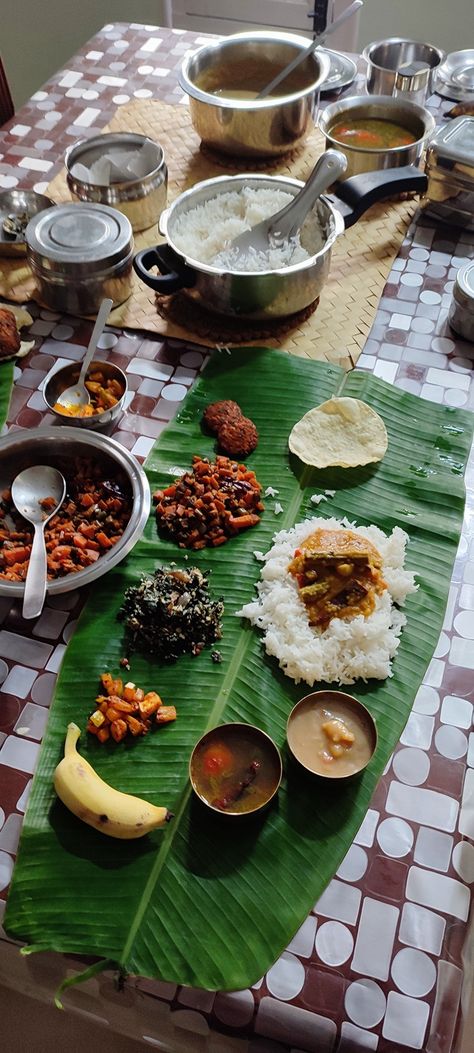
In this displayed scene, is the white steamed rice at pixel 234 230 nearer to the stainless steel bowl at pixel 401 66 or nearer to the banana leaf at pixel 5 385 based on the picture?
the banana leaf at pixel 5 385

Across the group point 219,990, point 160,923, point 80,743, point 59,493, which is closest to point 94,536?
point 59,493

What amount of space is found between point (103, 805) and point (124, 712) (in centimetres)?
21

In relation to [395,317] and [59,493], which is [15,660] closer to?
[59,493]

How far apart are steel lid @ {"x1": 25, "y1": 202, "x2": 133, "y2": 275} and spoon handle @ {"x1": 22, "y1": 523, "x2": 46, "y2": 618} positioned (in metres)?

=== Request ===
Rewrite all of the lines above with "stainless steel bowl" swapped for "metal bowl" and everything else kept the same. Leave the pictures out.

=== Complete output ===
In this displayed scene, is the white steamed rice at pixel 234 230 nearer to the metal bowl at pixel 401 66 or nearer to the banana leaf at pixel 5 385 based on the picture?
the banana leaf at pixel 5 385

Across the group point 219,990, point 160,923, point 80,743, point 59,493, which is closest to point 94,536?
point 59,493

What amount of space is found between point (103, 805) and point (124, 712) (in centimetres)?
21

In relation to [395,317] and [59,493], which is [15,660] closer to?
[59,493]

How far apart are steel lid @ {"x1": 25, "y1": 202, "x2": 133, "y2": 275} and spoon handle @ {"x1": 22, "y1": 523, "x2": 46, "y2": 618} positioned (in metres)?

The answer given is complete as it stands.